Scritto da Roberto Dell'Ava on . Postato in Nuove uscite straniere

L’inizio di primavera è sempre foriero di grandi novità discografiche. La casa discografica tedesca E.C.M, in particolare, ha in uscita una serie di interessanti nuove pubblicazioni tra cui quelle di Giovanni Guidi, Paolo Fresu e Daniele di Bonaventura, Theo Bleckmann, Mathias Eick, Tim Berne, Elina Duni, oltre ad un paio di nuove uscite di Keith Jarrett.


E.C.M. RecordsL’inizio di primavera è sempre foriero di grandi novità discografiche. Proviamo a curiosare in casa E.C.M e vediamo cosa è appena uscito e cosa sta per uscire nel periodo fine marzo-aprile.

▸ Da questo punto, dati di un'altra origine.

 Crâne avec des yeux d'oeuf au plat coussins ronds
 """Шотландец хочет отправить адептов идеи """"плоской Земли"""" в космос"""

Il trio di Giovanni Guidi pubblica "This Is The Day", il secondo album per ECM, in cui il pianista, il contrabbassista americano Morgan ed il batterista portoghese Lobo continuano il lavoro del 2011 fatto con "City of Broken Dreams", attraverso ballad astratte, malinconiche, ma con una scintillante tensione interiore. Ognuno dei musicisti ha un forte senso per la dialettica tra il suono e il silenzio.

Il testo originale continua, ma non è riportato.